◆ **WORK INSTRUCTIONS**: All records below must be retyped exactly.

Data records
[BEGIN]

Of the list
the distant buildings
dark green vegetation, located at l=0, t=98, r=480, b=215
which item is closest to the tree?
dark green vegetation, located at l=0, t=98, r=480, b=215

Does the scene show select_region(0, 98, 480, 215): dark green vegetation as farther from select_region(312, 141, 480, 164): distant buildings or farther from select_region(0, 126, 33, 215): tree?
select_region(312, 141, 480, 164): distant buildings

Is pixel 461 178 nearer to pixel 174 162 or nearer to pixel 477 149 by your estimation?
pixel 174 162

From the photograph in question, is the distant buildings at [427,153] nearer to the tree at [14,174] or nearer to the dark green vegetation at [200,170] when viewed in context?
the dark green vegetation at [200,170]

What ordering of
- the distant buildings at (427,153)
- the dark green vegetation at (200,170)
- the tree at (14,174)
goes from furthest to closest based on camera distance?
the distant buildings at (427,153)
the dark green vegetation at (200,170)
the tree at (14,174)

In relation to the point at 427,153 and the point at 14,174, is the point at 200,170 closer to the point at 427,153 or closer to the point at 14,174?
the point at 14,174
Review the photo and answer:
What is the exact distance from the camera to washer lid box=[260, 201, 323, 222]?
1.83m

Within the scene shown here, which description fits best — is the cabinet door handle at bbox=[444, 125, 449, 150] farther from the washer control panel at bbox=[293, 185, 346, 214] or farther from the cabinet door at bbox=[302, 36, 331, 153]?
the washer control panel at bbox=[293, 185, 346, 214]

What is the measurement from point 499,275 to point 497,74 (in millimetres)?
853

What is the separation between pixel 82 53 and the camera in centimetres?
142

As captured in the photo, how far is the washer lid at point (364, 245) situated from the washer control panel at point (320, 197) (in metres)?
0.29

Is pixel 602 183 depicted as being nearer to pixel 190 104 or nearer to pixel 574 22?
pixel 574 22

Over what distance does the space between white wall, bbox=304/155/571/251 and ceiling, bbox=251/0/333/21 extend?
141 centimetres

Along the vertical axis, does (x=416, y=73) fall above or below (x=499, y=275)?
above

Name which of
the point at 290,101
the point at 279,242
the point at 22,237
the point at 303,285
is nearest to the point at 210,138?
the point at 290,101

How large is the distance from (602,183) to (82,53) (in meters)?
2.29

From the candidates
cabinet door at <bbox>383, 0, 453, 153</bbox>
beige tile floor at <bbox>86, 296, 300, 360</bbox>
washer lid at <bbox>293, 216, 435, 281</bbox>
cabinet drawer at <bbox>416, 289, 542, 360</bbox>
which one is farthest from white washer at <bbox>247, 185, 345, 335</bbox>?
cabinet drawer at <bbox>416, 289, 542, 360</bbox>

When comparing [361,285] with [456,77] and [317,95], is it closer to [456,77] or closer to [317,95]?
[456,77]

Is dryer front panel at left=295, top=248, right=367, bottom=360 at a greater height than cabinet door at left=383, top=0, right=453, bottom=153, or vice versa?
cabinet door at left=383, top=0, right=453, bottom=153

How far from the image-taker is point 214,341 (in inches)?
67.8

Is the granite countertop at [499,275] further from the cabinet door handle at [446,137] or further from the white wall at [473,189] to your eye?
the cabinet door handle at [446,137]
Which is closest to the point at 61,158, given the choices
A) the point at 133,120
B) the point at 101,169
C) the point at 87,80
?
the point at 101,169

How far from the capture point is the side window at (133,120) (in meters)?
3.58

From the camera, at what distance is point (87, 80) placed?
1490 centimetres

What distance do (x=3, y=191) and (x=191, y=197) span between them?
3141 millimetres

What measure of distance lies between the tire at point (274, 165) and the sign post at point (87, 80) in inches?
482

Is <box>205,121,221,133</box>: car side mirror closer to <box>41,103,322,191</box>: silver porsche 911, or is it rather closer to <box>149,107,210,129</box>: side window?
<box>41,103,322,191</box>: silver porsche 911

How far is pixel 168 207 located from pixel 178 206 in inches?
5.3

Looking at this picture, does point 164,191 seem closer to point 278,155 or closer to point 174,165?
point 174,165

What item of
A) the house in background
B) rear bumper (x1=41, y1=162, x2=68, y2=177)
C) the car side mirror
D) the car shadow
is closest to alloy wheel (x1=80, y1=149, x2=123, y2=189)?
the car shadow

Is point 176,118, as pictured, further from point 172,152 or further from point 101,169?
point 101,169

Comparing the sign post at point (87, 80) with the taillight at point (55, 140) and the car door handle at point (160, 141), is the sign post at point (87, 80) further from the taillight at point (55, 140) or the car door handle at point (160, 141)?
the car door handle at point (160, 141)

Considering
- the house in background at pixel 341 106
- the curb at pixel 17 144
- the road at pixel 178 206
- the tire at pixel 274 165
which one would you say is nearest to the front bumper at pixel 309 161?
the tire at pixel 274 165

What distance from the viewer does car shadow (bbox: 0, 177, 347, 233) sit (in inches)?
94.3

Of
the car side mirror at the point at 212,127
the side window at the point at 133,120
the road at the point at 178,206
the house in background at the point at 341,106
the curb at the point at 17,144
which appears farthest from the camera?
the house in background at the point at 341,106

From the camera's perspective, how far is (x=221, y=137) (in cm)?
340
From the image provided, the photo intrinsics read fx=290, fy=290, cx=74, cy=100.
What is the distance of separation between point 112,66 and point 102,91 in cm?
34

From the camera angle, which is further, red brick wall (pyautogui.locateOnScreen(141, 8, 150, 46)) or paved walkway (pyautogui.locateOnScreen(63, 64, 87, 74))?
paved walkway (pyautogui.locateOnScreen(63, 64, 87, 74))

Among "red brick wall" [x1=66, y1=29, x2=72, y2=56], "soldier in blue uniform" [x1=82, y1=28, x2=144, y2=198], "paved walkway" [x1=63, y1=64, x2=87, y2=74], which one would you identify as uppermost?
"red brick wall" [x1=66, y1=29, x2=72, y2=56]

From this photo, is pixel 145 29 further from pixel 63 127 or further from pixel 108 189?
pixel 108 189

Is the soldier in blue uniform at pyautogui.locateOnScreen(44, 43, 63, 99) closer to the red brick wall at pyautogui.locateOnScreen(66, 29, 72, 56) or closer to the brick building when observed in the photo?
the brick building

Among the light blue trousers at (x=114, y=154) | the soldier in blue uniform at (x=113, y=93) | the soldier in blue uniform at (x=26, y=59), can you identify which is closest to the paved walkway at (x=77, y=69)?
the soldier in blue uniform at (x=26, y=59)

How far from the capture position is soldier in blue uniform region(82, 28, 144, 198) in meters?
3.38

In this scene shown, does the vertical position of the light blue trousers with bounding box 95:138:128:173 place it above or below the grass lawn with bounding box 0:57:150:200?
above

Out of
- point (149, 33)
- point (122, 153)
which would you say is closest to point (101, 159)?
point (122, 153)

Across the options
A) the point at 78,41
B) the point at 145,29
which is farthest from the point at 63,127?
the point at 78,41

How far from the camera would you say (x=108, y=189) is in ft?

[END]

◆ **FINAL RESULT**:
Of the list
the distant buildings
dark green vegetation, located at l=0, t=98, r=480, b=215
which item is closest to the tree?
dark green vegetation, located at l=0, t=98, r=480, b=215

Does the scene show select_region(0, 98, 480, 215): dark green vegetation as farther from select_region(312, 141, 480, 164): distant buildings or farther from select_region(0, 126, 33, 215): tree?
select_region(312, 141, 480, 164): distant buildings

Is pixel 461 178 nearer to pixel 174 162 or nearer to pixel 477 149 by your estimation?
pixel 174 162

From the photograph in question, is the distant buildings at [427,153] nearer to the tree at [14,174] or nearer to the dark green vegetation at [200,170] when viewed in context?
the dark green vegetation at [200,170]

What ordering of
- the distant buildings at (427,153)
- the dark green vegetation at (200,170)
- the tree at (14,174)
goes from furthest to closest based on camera distance?
the distant buildings at (427,153)
the dark green vegetation at (200,170)
the tree at (14,174)

In relation to the point at 427,153 and the point at 14,174, is the point at 200,170 closer to the point at 427,153 or closer to the point at 14,174?
the point at 14,174
Review the photo and answer:
What is the exact distance from the camera to washer lid box=[260, 201, 323, 222]?
1.83m

Within the scene shown here, which description fits best — is the cabinet door handle at bbox=[444, 125, 449, 150] farther from the washer control panel at bbox=[293, 185, 346, 214] or farther from the cabinet door at bbox=[302, 36, 331, 153]?
the washer control panel at bbox=[293, 185, 346, 214]

What is the measurement from point 499,275 to point 497,74 (in millimetres)?
853

What is the separation between pixel 82 53 and the camera in centimetres?
142

As captured in the photo, how far is the washer lid at point (364, 245) situated from the washer control panel at point (320, 197) (in metres)?
0.29

Is pixel 602 183 depicted as being nearer to pixel 190 104 or nearer to pixel 574 22?
pixel 574 22

Over what distance does the space between white wall, bbox=304/155/571/251 and ceiling, bbox=251/0/333/21 extend?
141 centimetres

Along the vertical axis, does (x=416, y=73) fall above or below (x=499, y=275)?
above

Name which of
the point at 290,101
the point at 279,242
the point at 22,237
the point at 303,285
is nearest to the point at 210,138?
the point at 290,101

How large is the distance from (602,183) to (82,53) (in meters)?
2.29

From the candidates
cabinet door at <bbox>383, 0, 453, 153</bbox>
beige tile floor at <bbox>86, 296, 300, 360</bbox>
washer lid at <bbox>293, 216, 435, 281</bbox>
cabinet drawer at <bbox>416, 289, 542, 360</bbox>
which one is farthest from white washer at <bbox>247, 185, 345, 335</bbox>?
cabinet drawer at <bbox>416, 289, 542, 360</bbox>

When comparing [361,285] with [456,77] and [317,95], is it closer to [456,77] or closer to [317,95]?
[456,77]

Is dryer front panel at left=295, top=248, right=367, bottom=360 at a greater height than cabinet door at left=383, top=0, right=453, bottom=153, or vice versa?
cabinet door at left=383, top=0, right=453, bottom=153

How far from the image-taker is point 214,341 (in inches)?
67.8

Is the granite countertop at [499,275] further from the cabinet door handle at [446,137] or further from the white wall at [473,189] to your eye?
the cabinet door handle at [446,137]
Which is closest to the point at 61,158, given the choices
A) the point at 133,120
B) the point at 101,169
C) the point at 87,80
?
the point at 101,169

How far from the capture point is the side window at (133,120) (in meters)?
3.58

From the camera, at what distance is point (87, 80) placed?
1490 centimetres

What distance do (x=3, y=191) and (x=191, y=197) span between them?
3141 millimetres

What measure of distance lies between the tire at point (274, 165) and the sign post at point (87, 80) in inches?
482

Is <box>205,121,221,133</box>: car side mirror closer to <box>41,103,322,191</box>: silver porsche 911, or is it rather closer to <box>149,107,210,129</box>: side window?
<box>41,103,322,191</box>: silver porsche 911

How far is pixel 168 207 located from pixel 178 206 in inches?
5.3

Looking at this picture, does point 164,191 seem closer to point 278,155 or closer to point 174,165?
point 174,165

What item of
A) the house in background
B) rear bumper (x1=41, y1=162, x2=68, y2=177)
C) the car side mirror
D) the car shadow
is closest to alloy wheel (x1=80, y1=149, x2=123, y2=189)?
the car shadow

Is point 176,118, as pictured, further from point 172,152 or further from point 101,169?
point 101,169

Comparing the sign post at point (87, 80) with the taillight at point (55, 140) and the car door handle at point (160, 141), is the sign post at point (87, 80) further from the taillight at point (55, 140) or the car door handle at point (160, 141)?
the car door handle at point (160, 141)

Considering
- the house in background at pixel 341 106
- the curb at pixel 17 144
- the road at pixel 178 206
- the tire at pixel 274 165
which one would you say is nearest to the front bumper at pixel 309 161?
the tire at pixel 274 165

What distance from the viewer does car shadow (bbox: 0, 177, 347, 233) sit (in inches)?
94.3

Of
the car side mirror at the point at 212,127
the side window at the point at 133,120
the road at the point at 178,206
the house in background at the point at 341,106
the curb at the point at 17,144
which appears farthest from the camera?
the house in background at the point at 341,106

From the camera's perspective, how far is (x=221, y=137) (in cm)?
340
From the image provided, the photo intrinsics read fx=290, fy=290, cx=74, cy=100.
What is the distance of separation between point 112,66 and point 102,91 in cm?
34

From the camera angle, which is further, red brick wall (pyautogui.locateOnScreen(141, 8, 150, 46)) or paved walkway (pyautogui.locateOnScreen(63, 64, 87, 74))?
paved walkway (pyautogui.locateOnScreen(63, 64, 87, 74))

Among "red brick wall" [x1=66, y1=29, x2=72, y2=56], "soldier in blue uniform" [x1=82, y1=28, x2=144, y2=198], "paved walkway" [x1=63, y1=64, x2=87, y2=74], which one would you identify as uppermost?
"red brick wall" [x1=66, y1=29, x2=72, y2=56]

From this photo, is pixel 145 29 further from pixel 63 127 or further from pixel 108 189?
pixel 108 189

Is the soldier in blue uniform at pyautogui.locateOnScreen(44, 43, 63, 99) closer to the red brick wall at pyautogui.locateOnScreen(66, 29, 72, 56) or closer to the brick building when observed in the photo?
the brick building

Among the light blue trousers at (x=114, y=154) | the soldier in blue uniform at (x=113, y=93) | the soldier in blue uniform at (x=26, y=59), can you identify which is closest to the paved walkway at (x=77, y=69)?
the soldier in blue uniform at (x=26, y=59)

How far from the capture position is soldier in blue uniform region(82, 28, 144, 198) in meters?
3.38

In this scene shown, does the vertical position of the light blue trousers with bounding box 95:138:128:173 place it above or below the grass lawn with bounding box 0:57:150:200?
above

Out of
- point (149, 33)
- point (122, 153)
which would you say is closest to point (101, 159)?
point (122, 153)

Across the options
A) the point at 78,41
B) the point at 145,29
which is farthest from the point at 63,127?
the point at 78,41

How far from the camera would you say (x=108, y=189) is in ft?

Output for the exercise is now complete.